== Segment start ==

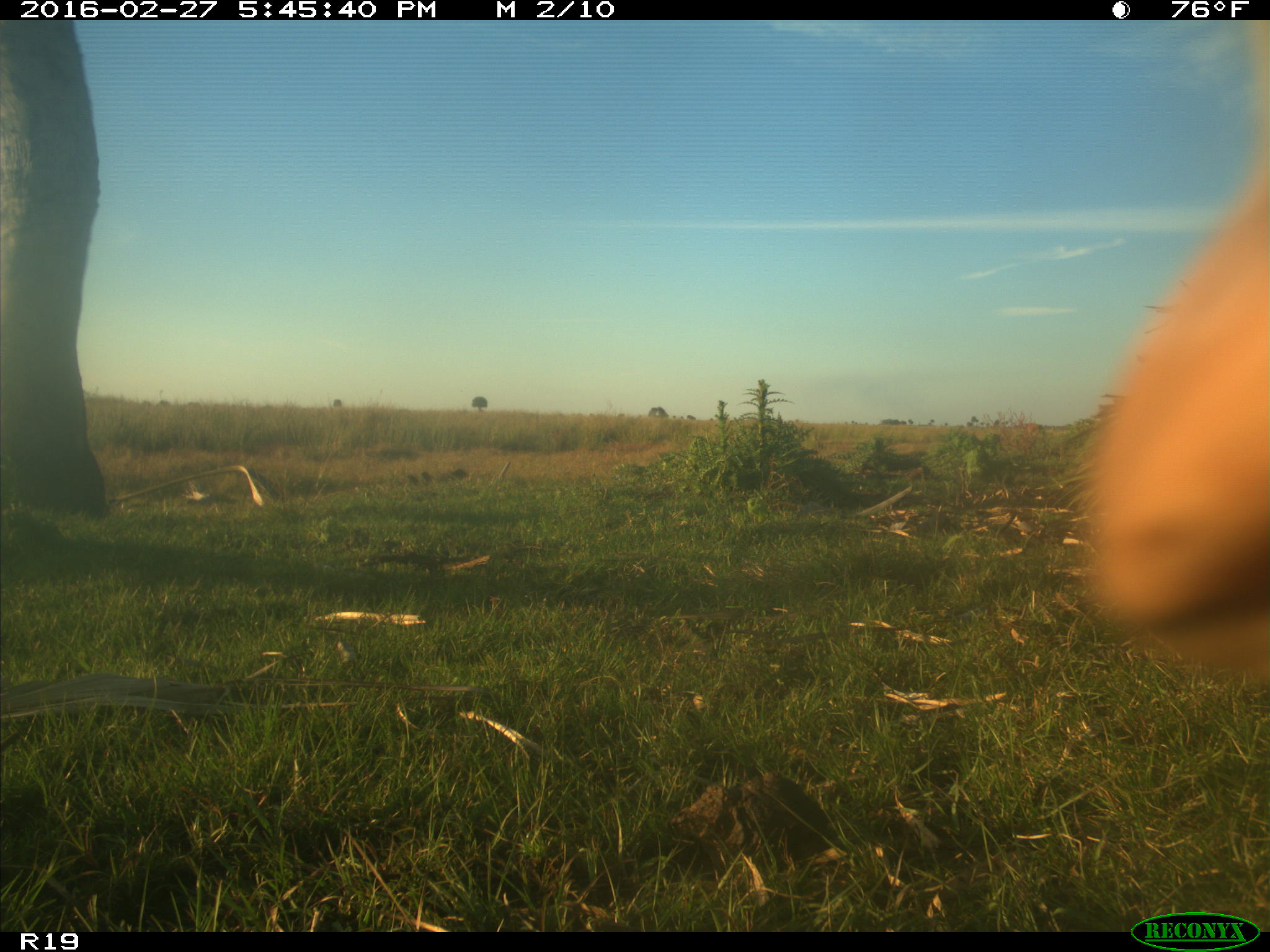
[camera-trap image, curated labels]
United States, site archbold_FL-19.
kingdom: Animalia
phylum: Chordata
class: Mammalia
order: Artiodactyla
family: Bovidae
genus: Bos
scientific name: Bos taurus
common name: domestic cow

== Segment end ==

Task prompt:
Excluding all pictures, reproduce the records exactly as they appear above.

Solution below:
[camera-trap image, curated labels]
United States, site archbold_FL-19.
kingdom: Animalia
phylum: Chordata
class: Mammalia
order: Artiodactyla
family: Bovidae
genus: Bos
scientific name: Bos taurus
common name: domestic cow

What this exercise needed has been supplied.